◆ EXCERPT ◆
====
Lieutenant Commander
Red Shirt
In TOS and its movies, original Kirk was often very philisophical, reflecting on the human condition at the end of the episode, sometimes quoting a famous writer in the process.

Somehow, I don't picture NuKirk being quite so reflective.

Example:
At the end of ST: TMP, after V'Ger "explodes" (as part of its evolving into a higher lifeform):

Spock: Yes, Captain. We witnessed a birth. Possibly a next step in our evolution.
James T. Kirk: I wonder.
Leonard McCoy: Well, it's been a long time since I delivered a baby. And I hope we got this one off to a good start.
James T. Kirk: I hope so too. I think we gave it the ability to create its own sense of purpose... out of our own human weaknesses... and the drive that compels us to overcome them.


How it might play out in NuTrek:

Spock: Yes, Captain. We witnessed a birth. Possibly a next step in our evolution.
James T. Kirk: "WHOA! (Banging on the command chair in triumph) Did you see that explosion! That was ... awesome! (High Fives Mr. Sulu) Earth: 1, V'Ger: 0!"
Spock: Sigh ... yes, Captain. It was indeed ... awesome.":vulcan:


I've heard it before ... Trek 90210. Sigh.

How do you think NuKirk would handle other situations from the Prime Trek Universe - he grew up in a very different manner than original Kirk, after all.
 
I don't think you're giving NuKirk enough credit. Just because he may not be as profound as TOS Kirk doesn't mean he's at the extreme far end of the spectrum either. Your TMP example is rather clearly biased.
====
◆ RECORDED DATA ◆
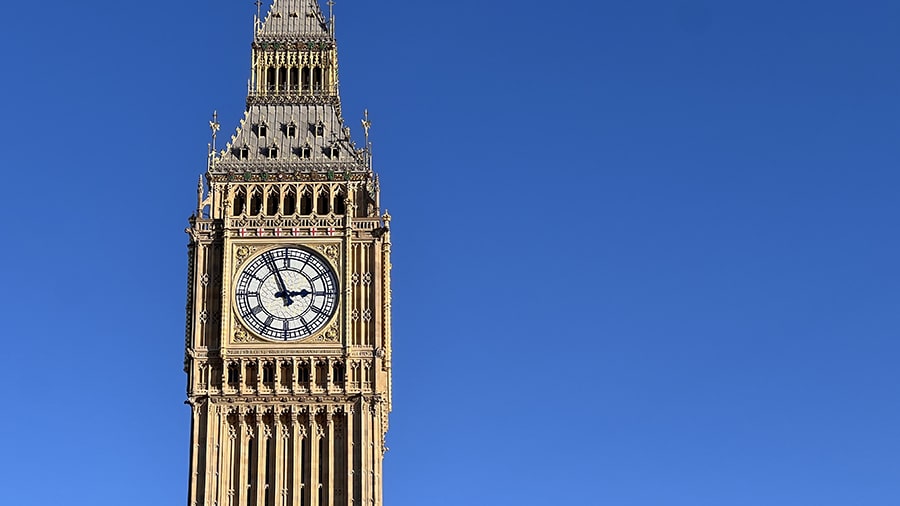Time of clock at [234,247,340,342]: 2:56
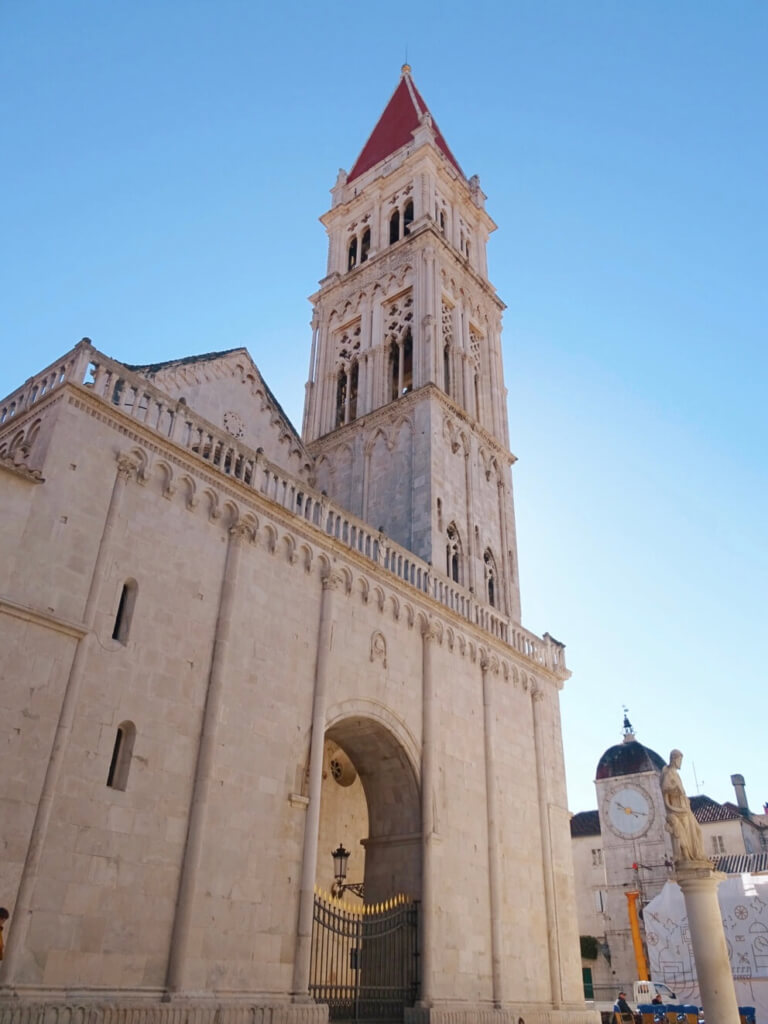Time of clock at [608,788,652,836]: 10:17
====
◆ SET TASK ◆
In the Star Trek discussion, what does McCoy say it has been a long time since he did?

◆ COMPLETED EXERCISE ◆
Delivered a baby.